I forgot to add current/stable to the list
TL;DR: there seems(!) to be something(!) unclean about an ssh path
between an 8.3-STABLE(r247820) and
10.0-CURRENT(r247826) box such that a zfs send stream is corrupted in
transit.
below is the thread from -fs about it, with sshd configs from both
sides.
If I copy the stream it works, but piping through ssh does NOT.
-------- Original Message --------
Subject: Re: zfs send/recv invalid data
Date: 2013-03-06 04:46
From: Larry Rosenman <l...@lerctr.org>
To: Steven Hartland <kill...@multiplay.co.uk>
Cc: Ronald Klop <ronald-freeb...@klop.yi.org>, <freebsd...@freebsd.org>
On 2013-03-06 02:38, Steven Hartland wrote:
----- Original Message ----- From: "Larry Rosenman" <l...@lerctr.org>
I received an "invalid data" in a zfs send (from 8.3) / zfs
recv (to 10.0) of a -R -I stream.
What data do I need to gather to figure out what side and
what's wrong?
I've already started zpool scrubs on both sides.

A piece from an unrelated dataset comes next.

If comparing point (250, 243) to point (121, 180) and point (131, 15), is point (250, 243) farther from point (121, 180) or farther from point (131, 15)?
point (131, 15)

I can insert a tee to grab the stream on either/both sides if
that would help.
Is the problem repeatable or is it just a network glitch?
Ronald.
Repeatable.......
Here is the exact error message:
receiving incremental stream of vault/home/ctr@2013-03-05-test3
into zroot/backups/TBH/home/ctr@2013-03-05-test3
cannot receive incremental stream: invalid backup stream
this is the script I'm running:
#!/bin/sh
DATE=`date "+%Y-%m-%d-BUG-REPRO"`
DATE2=`date -v "-1d" "+%Y-%m-%d"`
# snap the source
ssh r...@tbh.lerctr.org zfs snapshot -r vault@${DATE}
# zfs copy the source to here.
ssh r...@tbh.lerctr.org "zfs send -R -D -I vault@${DATE2}
vault@${DATE} | \
tee /tmp/backup.stream.send.${DATE} | \
ssh home.lerctr.org \"tee /tmp/backup.stream.receive.${DATE}
| zfs recv -u -v -d zroot/backups/TBH\""
# make sure we NEVER allow the backup stuff to automount.

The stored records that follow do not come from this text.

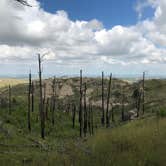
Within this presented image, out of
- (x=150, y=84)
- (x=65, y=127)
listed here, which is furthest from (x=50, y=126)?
(x=150, y=84)

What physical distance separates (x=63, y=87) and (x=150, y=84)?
53808 millimetres

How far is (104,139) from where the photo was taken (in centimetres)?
1171

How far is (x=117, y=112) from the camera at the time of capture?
115 m

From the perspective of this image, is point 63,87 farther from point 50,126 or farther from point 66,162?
point 66,162

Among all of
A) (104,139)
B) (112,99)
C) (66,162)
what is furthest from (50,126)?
(112,99)

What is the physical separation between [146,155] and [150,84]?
144899 mm

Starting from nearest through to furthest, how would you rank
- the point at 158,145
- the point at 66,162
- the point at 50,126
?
the point at 66,162 → the point at 158,145 → the point at 50,126

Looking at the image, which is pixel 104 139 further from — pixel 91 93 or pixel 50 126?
pixel 91 93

/sbin/zfs list -H -t filesystem -r zroot/backups/TBH| \
awk '{printf "/sbin/zfs set canmount=noauto %s\n",$1}' | sh
both streams are in http://www.lerctr.org/~ler/ZFS_RECV
Your send and receive sides differ, which indicates your ssh
shell my not be clean.
Looking at the receive side its got what looks like a mail
message appended.
I suspect if you manually copy the receive copy to the 10 machine
and
the receive it will work fine.
we're copying mail files........
and it still fails....
I've put more example send/recv files in that directory.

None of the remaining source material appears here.